Date of Death: October 30, 2005

Death Place: Conover, NC

Rebekah Warlick Rowe Cilley

CONOVER — Mrs. Cilley, of Conover, a member of prominent Catawba County families whose career took her to distinguished positions both nearby and across the world from her native Newton, died Sunday following several weeks of illness.

Mrs. Cilley, whose immediate family included two mayors of Newton, Eli Alexander Warlick, the city’s fourth mayor (1867-69) and George Andrew Warlick (1913-18), returned to her native county a quarter century ago and pursued her zeal for historic preservation with her husband, who was a member of a prominent Hickory clan.

A memorial service for Mrs. Cilley, who died at Palliative Care Center and Hospice of Catawba Valley, will be conducted Wednesday at 1 p.m. at Newton First Presbyterian Church Chapel (old sanctuary). Officiating will be the Rev. Dr. John Skelly, interim pastor of the church. The family will receive friends in the church parlor immediately following the service. Burial in Eastview Cemetery in Newton will be private.

She was a daughter of the late Winnie Warlick and Clyde Fulton Rowe, a seventh generation descendant of the two Newton area families. Her grandparents were Mr. and Mrs. Daniel Lafayette Rowe and George Andrew Warlick and his wife, Lillie Gill Warlick; in 1970 she was married to Hickory native Donald Adoolphus Cilley.

Following graduation from the former Newton High school she was educated at Virginia Intermont College in Bristol, VA, where she was president of Phi Rho Pi, Alpha Chapter, National Forensic Society, receiving the diamond key pin in debating. She was a member of the women’s college’s Glee Club and violinist in the college string ensemble.

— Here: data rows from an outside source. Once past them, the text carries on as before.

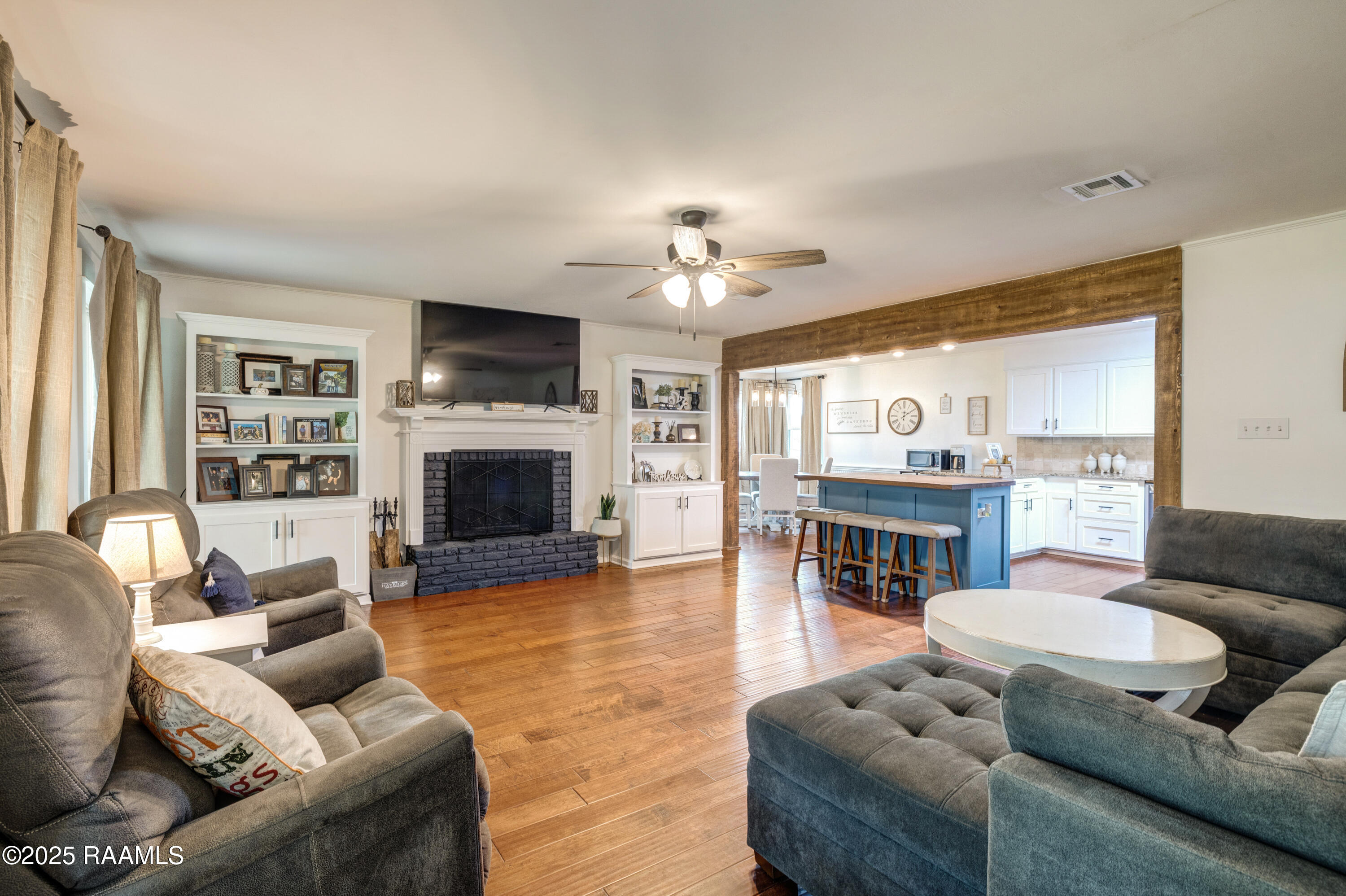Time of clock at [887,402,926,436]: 12:09
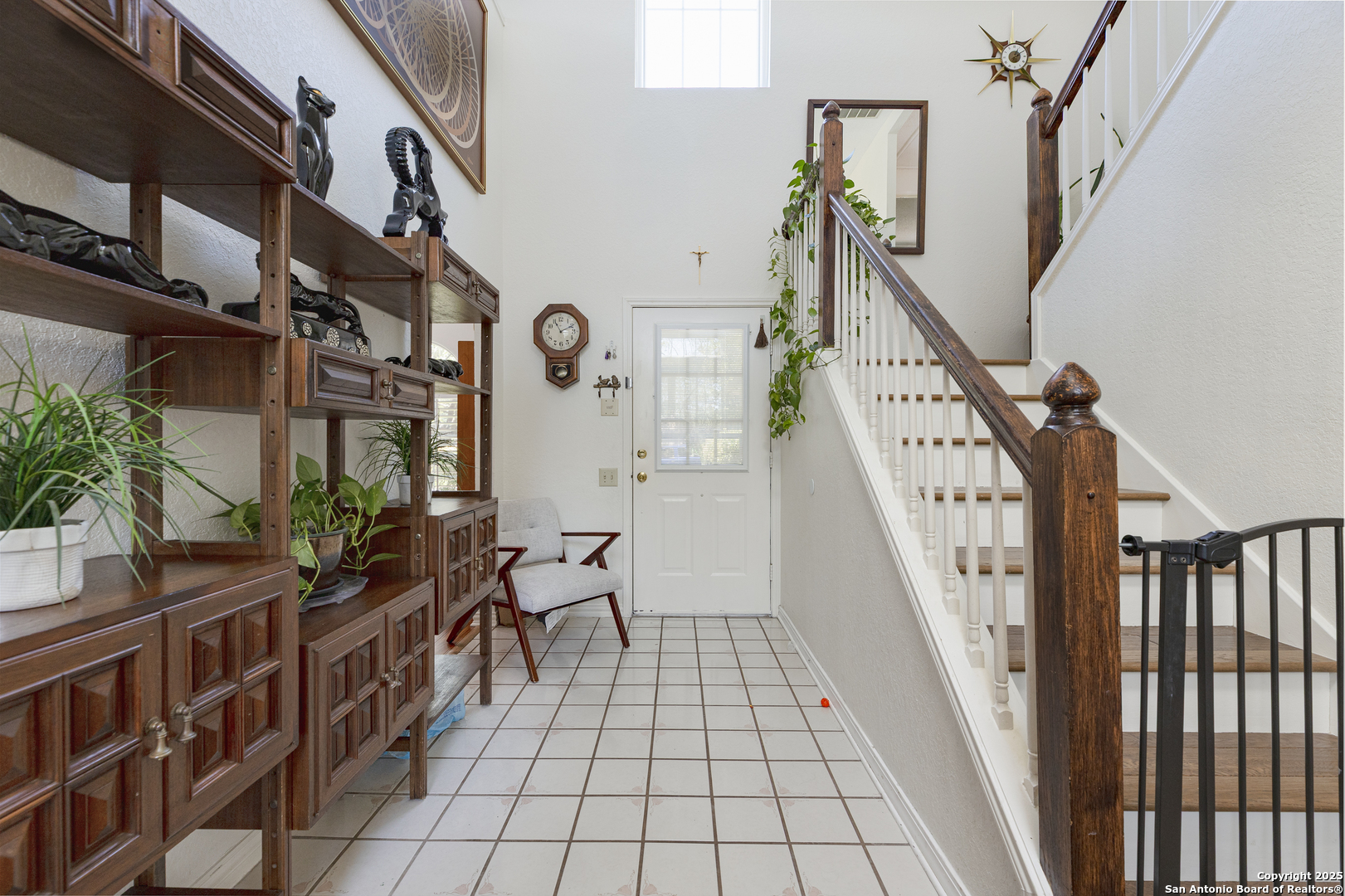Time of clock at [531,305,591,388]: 11:10
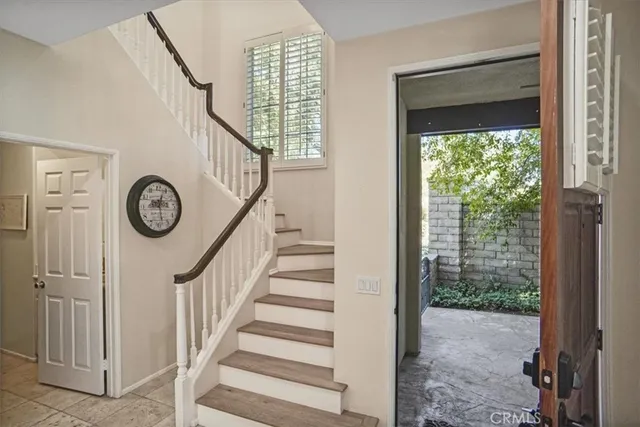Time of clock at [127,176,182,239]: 8:28
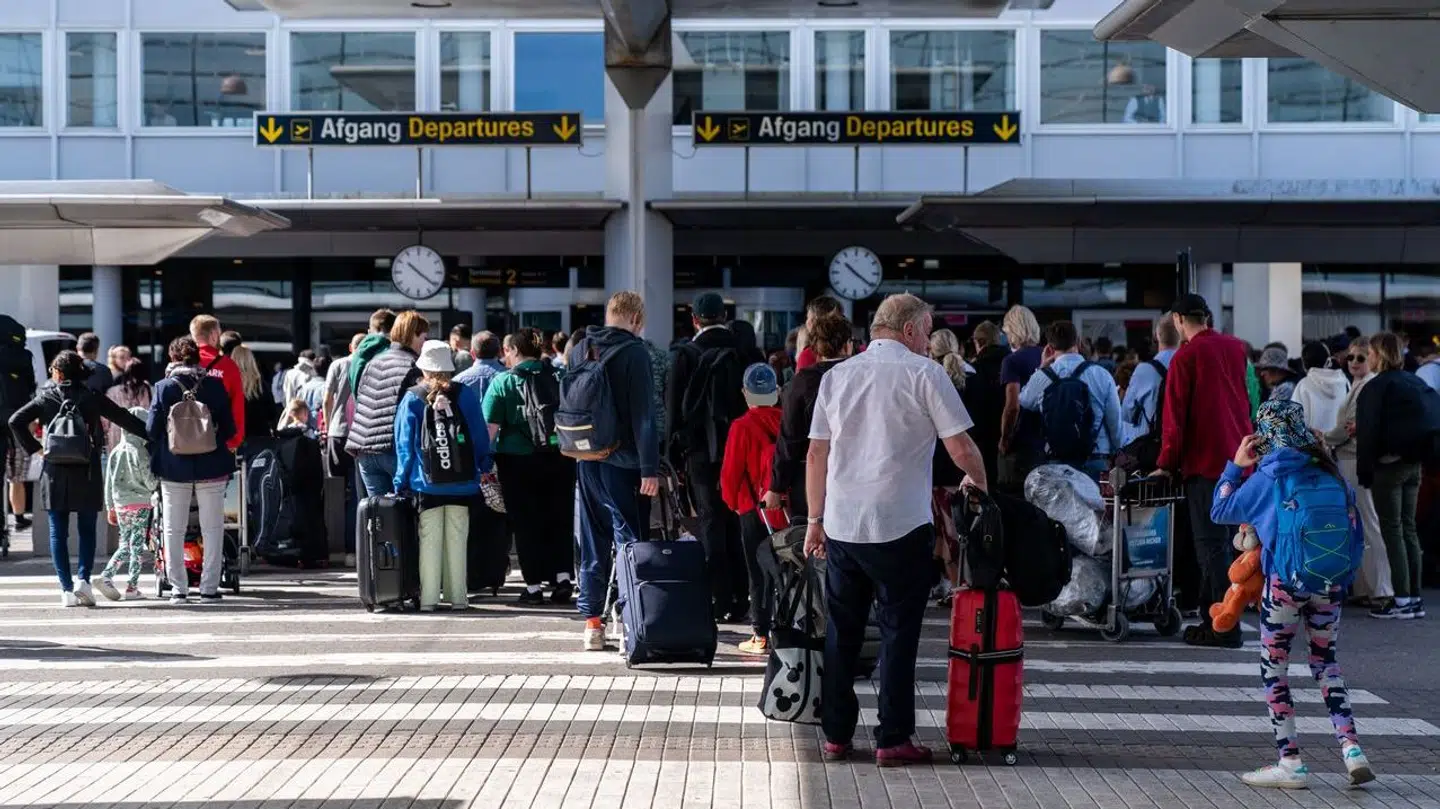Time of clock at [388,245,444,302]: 10:21
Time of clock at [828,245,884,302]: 10:21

In her youth she was the Charlotte Observer’s, ‘Carolinas Career Girl of the Month.’ In 1949 she went to Tokyo, Japan to become the civilian executive assistant to Major General Edwin K. Wright, who was General Douglas MacArthur’s G-3 (chief of operations) while MacArthur was Supreme Commander for the Allied Powers in Japan following World War II. She had a Top Secret clearance and worked with MacArthur’s General Staff on the operations of the Korean War.

Later the then-Miss Rowe became executive assistant to Dr. John R. Cunningham, president of Davidson College. In the 1970s, while residing in Raleigh with her husband, she was assistant to Senator James D. Speed of Louisburg (Franklin County) in the Senate of the North Carolina General Assembly.

With a life-long interest in local history, Mrs. Cilley and her husband were benefactors of the Catawba County Museum of History. She was a member of the John Hoyle Chapter, Daughters of the American Revolution and Ransom-Sherrill Chapter, United Daughters of the Confederacy, and the Catawba County Historical Association.

She was a charter member and former president of the Bas Bleu Club, a Newton women’s civic-service organization, Conover Service League, Town and Country Bridge Club, Catawba Country Club and Western North Carolina Ladies Golf Association.

A supporter of education, she established the Roy C. Brown Forensic Scholarship at Virginia Intermont College and history awards at Newton-Conover High school and Newton-Conover Middle School.

Mrs. Cilley was a long-time member of the Episcopal Church of the Ascension in Hickory and more recently a member of the First Presbyterian Church in Newton.

In addition to her parents, she was preceded in death by her husband, a sister, Shirley Gill Rowe, and a nephew, Eugene Fielding Clark II.

She is survived by a sister, Mrs. E. Fielding (Clydie Rowe) Clark of Conover; a nephew, George Warlick Clark, and wife, Barbara, of Iron Station; two grandnieces, Bonnie Jaan Clark and Amanda Carson Clark; two grandnephews, E. Fielding (Beau) Clark III and George Warlick Clark II; and a niece-in-law, Barbara M. Clark of Conover.

Anyone wishing may send a memorial to the Catawba County Historical Association, Post Office Box 73, Newton, NC 28658; Humane Society of Catawba County, Post Office Box 63, Hickory, NC 28603; or the E. Fielding Clark II Scholarship, established at Newton-Conover High School following his death in 2002, at N-C City Schools, 605 North Ashe Avenue, Newton, NC 28658.

Willis-Reynolds Funeral Home and Crematory of Newton is in charge of funeral arrangements.